Exercise objective: Repeat the records exactly as given. Do not include the pictures.

Saved data entries:
● ● ● ●

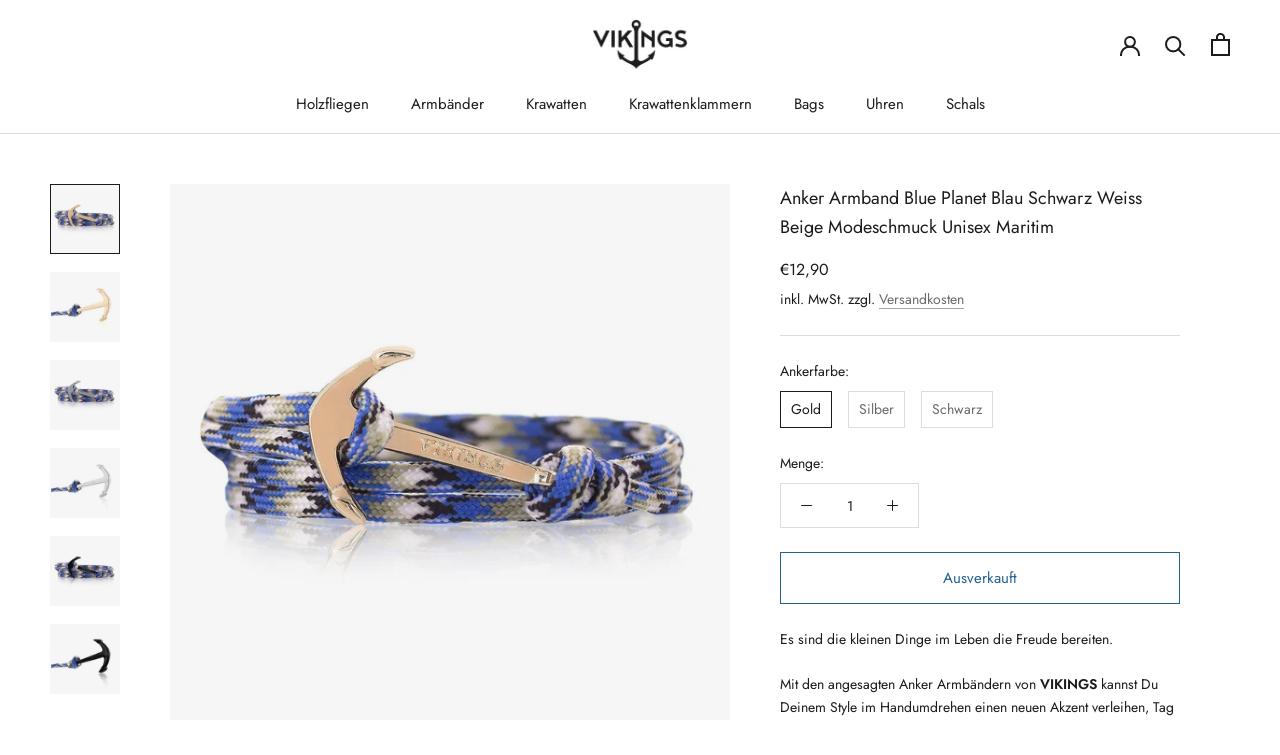

--- FILE ---
content_type: text/css
request_url: https://myvikings.de/cdn/shop/t/3/assets/od-main.css?v=105298169834976895131645783985
body_size: -319
content:
.Slideshow__Content .SectionHeader,.ImageHero__Wrapper .ImageHero__Block{-webkit-backdrop-filter:blur(4px);backdrop-filter:blur(4px);background-color:#23619199!important;width:-webkit-fit-content;width:-moz-fit-content;width:fit-content;padding:25px}.CollectionItem__Content .SectionHeader{-webkit-backdrop-filter:blur(4px);backdrop-filter:blur(4px);background-color:#23619199!important;width:80%;max-width:320px;padding:25px}.ImageHero__ContentOverlay{-webkit-backdrop-filter:blur(4px);backdrop-filter:blur(4px);background-color:#23619199!important;width:80%;padding:25px}.SectionHeader__SubHeading{font-weight:300}.ShopTheLook__ImageWrapper .ShopTheLook__Dot.is-active{background:#236191}.ShopTheLook__ImageWrapper .ShopTheLook__Dot.is-active:after{background:#23619199}.ImageHero__BlockHeading.Heading.u-h1{line-height:24px}.AspectRatio img{mix-blend-mode:multiply}.CartItem__Variant{font-size:11px}.shopify-email-marketing-confirmation__container{margin:30px auto}
/*# sourceMappingURL=/cdn/shop/t/3/assets/od-main.css.map?v=105298169834976895131645783985 */


--- FILE ---
content_type: text/javascript
request_url: https://myvikings.de/cdn/shop/t/3/assets/custom.js?v=183944157590872491501644822748
body_size: -689
content:
//# sourceMappingURL=/cdn/shop/t/3/assets/custom.js.map?v=183944157590872491501644822748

● ● ● ●

Answer:
--- FILE ---
content_type: text/css
request_url: https://myvikings.de/cdn/shop/t/3/assets/od-main.css?v=105298169834976895131645783985
body_size: -319
content:
.Slideshow__Content .SectionHeader,.ImageHero__Wrapper .ImageHero__Block{-webkit-backdrop-filter:blur(4px);backdrop-filter:blur(4px);background-color:#23619199!important;width:-webkit-fit-content;width:-moz-fit-content;width:fit-content;padding:25px}.CollectionItem__Content .SectionHeader{-webkit-backdrop-filter:blur(4px);backdrop-filter:blur(4px);background-color:#23619199!important;width:80%;max-width:320px;padding:25px}.ImageHero__ContentOverlay{-webkit-backdrop-filter:blur(4px);backdrop-filter:blur(4px);background-color:#23619199!important;width:80%;padding:25px}.SectionHeader__SubHeading{font-weight:300}.ShopTheLook__ImageWrapper .ShopTheLook__Dot.is-active{background:#236191}.ShopTheLook__ImageWrapper .ShopTheLook__Dot.is-active:after{background:#23619199}.ImageHero__BlockHeading.Heading.u-h1{line-height:24px}.AspectRatio img{mix-blend-mode:multiply}.CartItem__Variant{font-size:11px}.shopify-email-marketing-confirmation__container{margin:30px auto}
/*# sourceMappingURL=/cdn/shop/t/3/assets/od-main.css.map?v=105298169834976895131645783985 */


--- FILE ---
content_type: text/javascript
request_url: https://myvikings.de/cdn/shop/t/3/assets/custom.js?v=183944157590872491501644822748
body_size: -689
content:
//# sourceMappingURL=/cdn/shop/t/3/assets/custom.js.map?v=183944157590872491501644822748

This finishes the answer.